Fig. 2 is the realization flow figure that the echo that provides of second embodiment of the invention is eliminated the synchronous alignment schemes of data;

Fig. 3 is the instantiation figure that the echo that provides of second embodiment of the invention is eliminated the synchronous alignment of data;

Fig. 4 is the structure chart that the echo that provides of third embodiment of the invention is eliminated the synchronous alignment of data;

Fig. 5 is the structure chart that the echo that provides of third embodiment of the invention is eliminated the synchronous alignment of data;

Fig. 6 is the structure chart that the echo that provides of fourth embodiment of the invention is eliminated the synchronous alignment of data.

Embodiment

In order to make purpose of the present invention, technical scheme and advantage clearer, below in conjunction with drawings and Examples, the present invention is further elaborated.Should be appreciated that specific embodiment described herein, only in order to explain the present invention, is not intended to limit the present invention.
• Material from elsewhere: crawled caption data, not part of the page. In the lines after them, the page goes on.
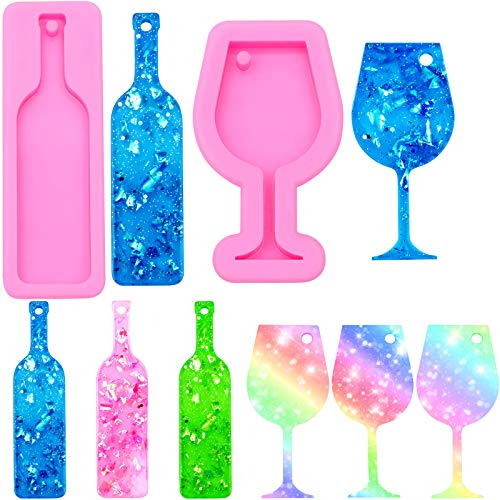 2 Pieces Silicone Wine Bottle Shape Pendant Keychain and Mini Wine Glass Goblet Cup Keychain Silicone Mold with Hole for DIY Baking Crafting Cake Topper Decoration, Pink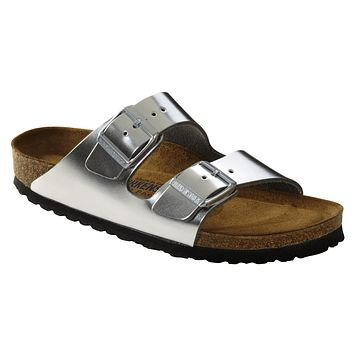 Birkenstock Classic Arizona Smooth Leather Soft Footbed Regular Fit Metallic Silver | Best Deal Online
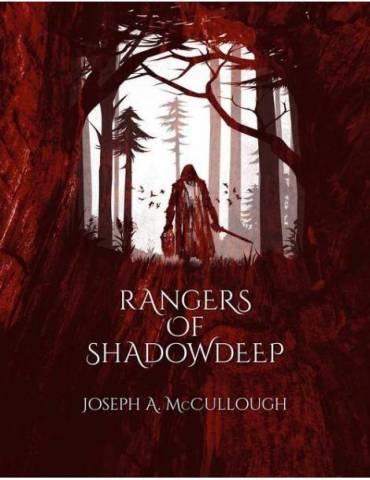 Rangers of Shadow Deep Standard Edition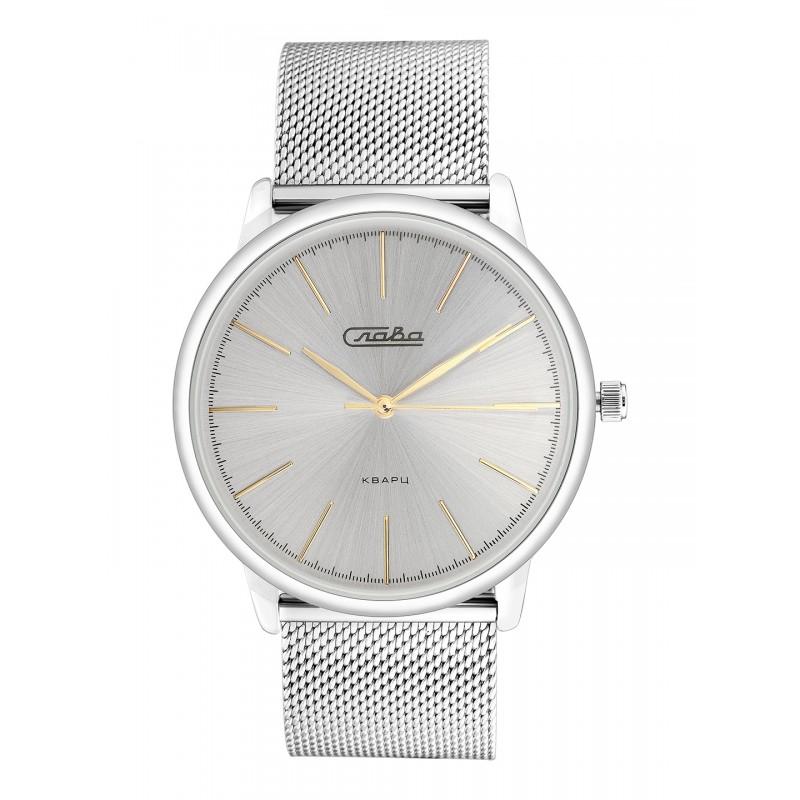 "1721979/2035-100  кварцевые часы Слава ""Традиция"" логотип Слава  1721979/2035-100"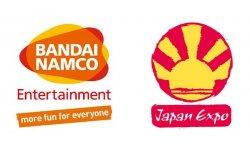 Bandai Namco Japan Expo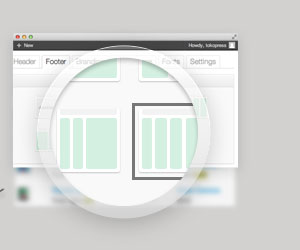 Footer Widget Layout System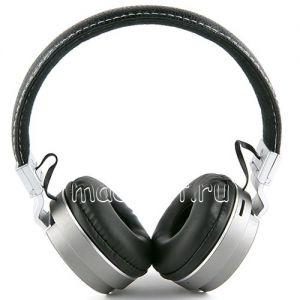 Гарнитура Red Line Bluetooth [BHS-04] полноразмерная (серебристая)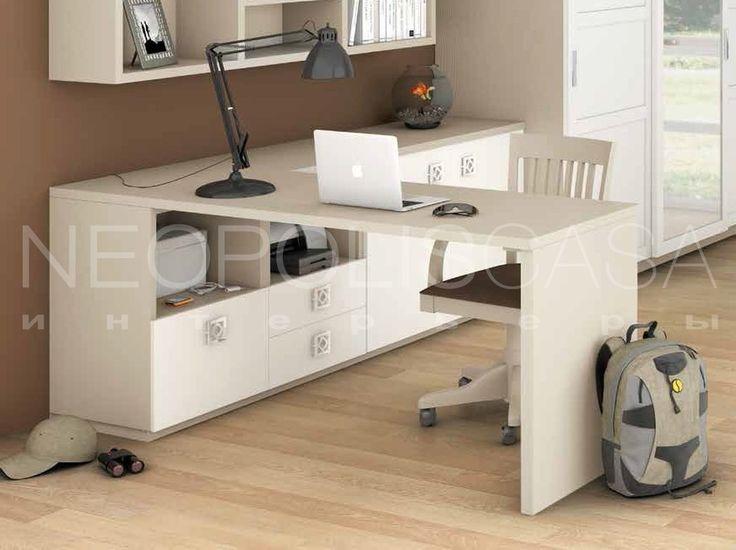 Письменный стол, арт. LT.WD.TS.9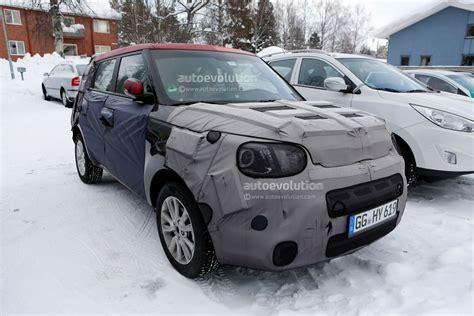 Kia Washed Mix Cerruty spyshots kia soul 2014 interior revealed autoevolution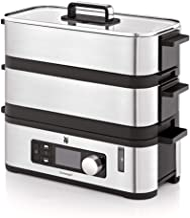 WMF Küchenminis Mini-stoompan, 4,3 l, stoomkoker met geheugenfunctie, warmhoudfunctie, restlooptijdweergave, 2 individueel...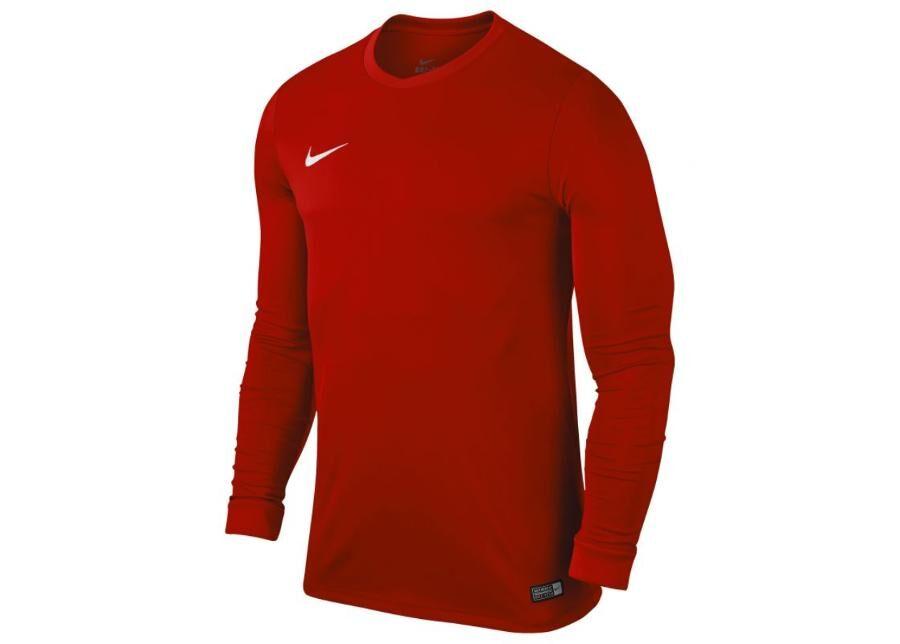 Image of Nike Lasten jalkapallopaita Nike PARK VI LS Junior 725970-657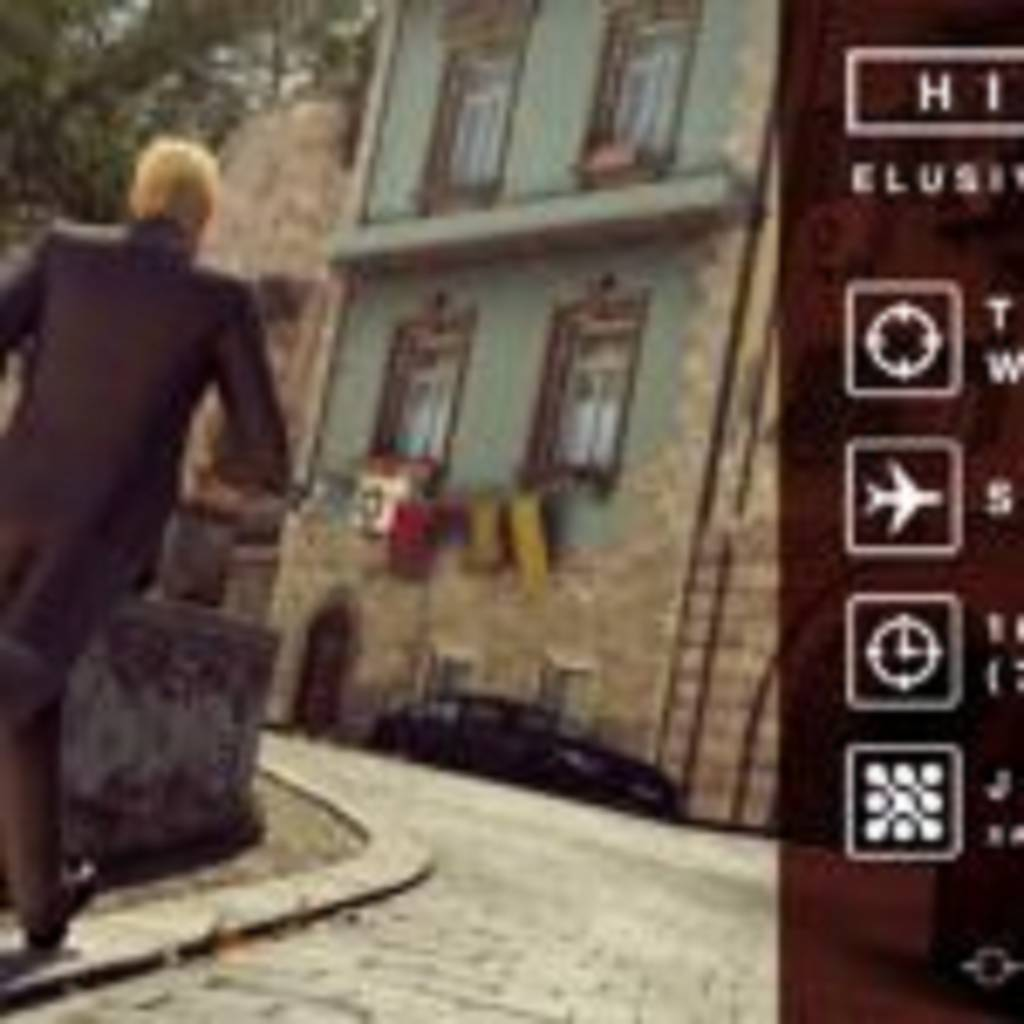"HITMAN – Hollywood-Schurke ""Gary Busey"" als Elusive Target enthüllt"
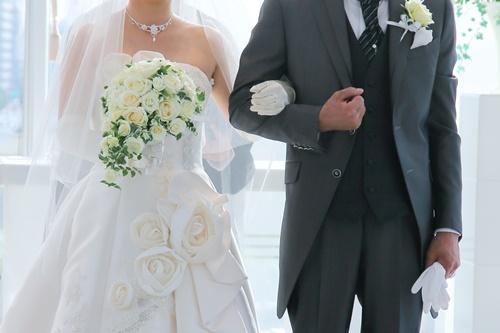 6月 結婚 意味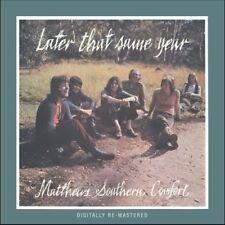 MATTHEWS SOUTHERN COMFORT - LATER THAT SAME YEAR (+BONUS)  CD NEUF
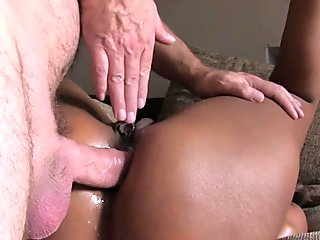Ebony anal fingered and fucked in casting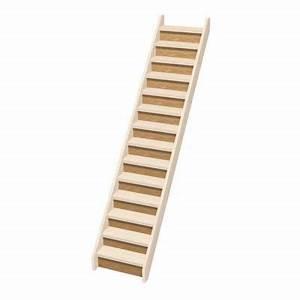 Escalier Bois Pas Cher : contremarche escalier droit normandie sapin castorama ~ Premium-room.com Idées de Décoration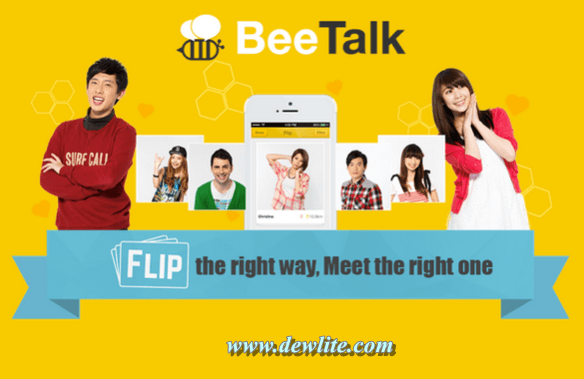 BeeTalk Download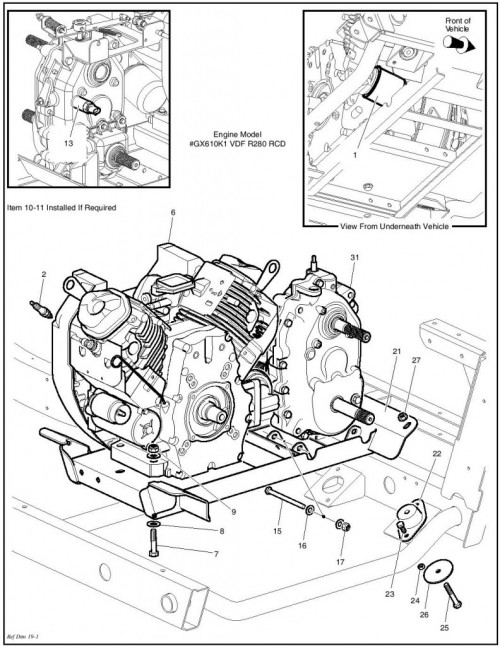 polaris snowmobile wiring diagram  diagram  auto wiring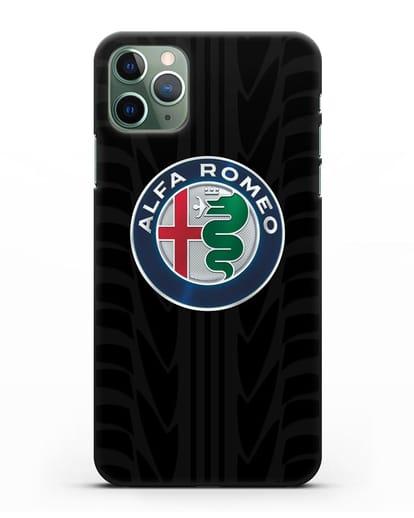Чехол с эмблемой Alfa Romeo с протектором шин силикон черный для iPhone 11 Pro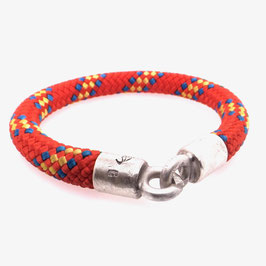Armband Kletterseil | Tampen rot blau gelb mit Silberverschluss Art. 8974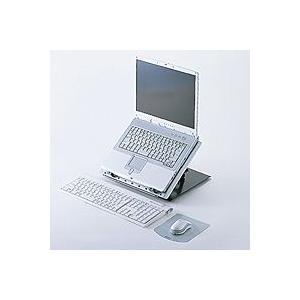 サンワサプライ ノートPCスタンド(エルゴノミクス) CR-34【代引不可】【パソコングッズ館】|ejapan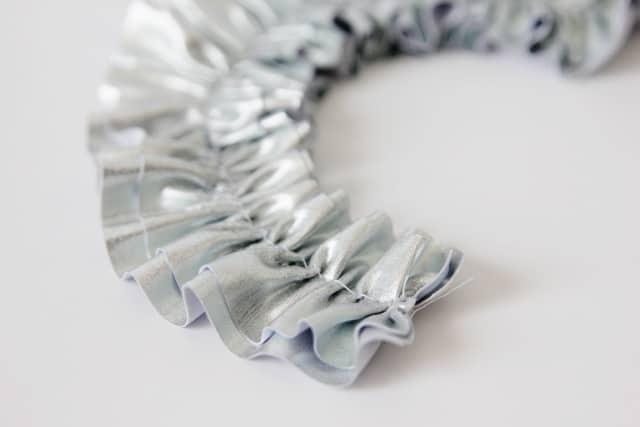 metallic-ruffle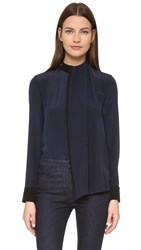 Victoria Beckham Long Sleeve Drape Front Top Navy Black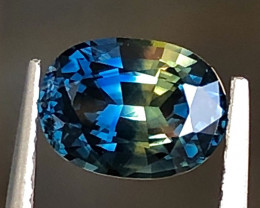 1.73ct Bicolor Sapphire With Excellent Luster And Fine Cutting  Gemstone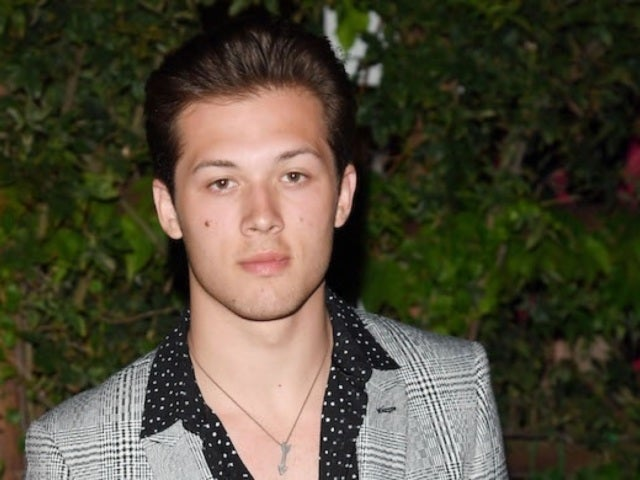 'Why Women Kill' Actor Leo Howard Previews New Role on 'Vampire Diaries' Spinoff Series 'Legacies'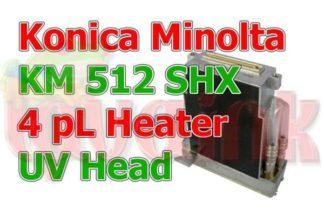 Konica Minolta KM-512-SHX 4pL UV Print Head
The embodiment of the present invention provides a kind of echo to eliminate the synchronous alignment schemes of data, and described method comprises the steps:

Described echo is sent to echo cancellation module with reference to the voice data of the echo to be eliminated of the voice data in queue and audio collecting device collection.

The embodiment of the present invention also provides a kind of echo to eliminate the synchronous alignment of data, and described system comprises:

Audio data transmission unit, for sending to echo cancellation module by echo with reference to the audio data frame of the echo to be eliminated of the voice data of queue and audio collecting device collection.

The embodiment of the present invention also provides a kind of audio communication device that comprises the synchronous alignment of above-mentioned echo elimination data.

Below in conjunction with specific embodiment, specific implementation of the present invention is described in detail:

Embodiment mono-:

Because computer sound card is of a great variety, the degree difference that clock drift occurs, nondeterministic network communication delay in addition, the difference reflection of external environment condition to sound, and Windows itself is a multitask, non real-time operating system, cause echo cancellation module to be difficult to the voice data of Gather and input in real time, realize voice data and the synchronous alignment of the voice data that audio collecting device gathers and the elimination of echo of audio-frequence player device broadcasting.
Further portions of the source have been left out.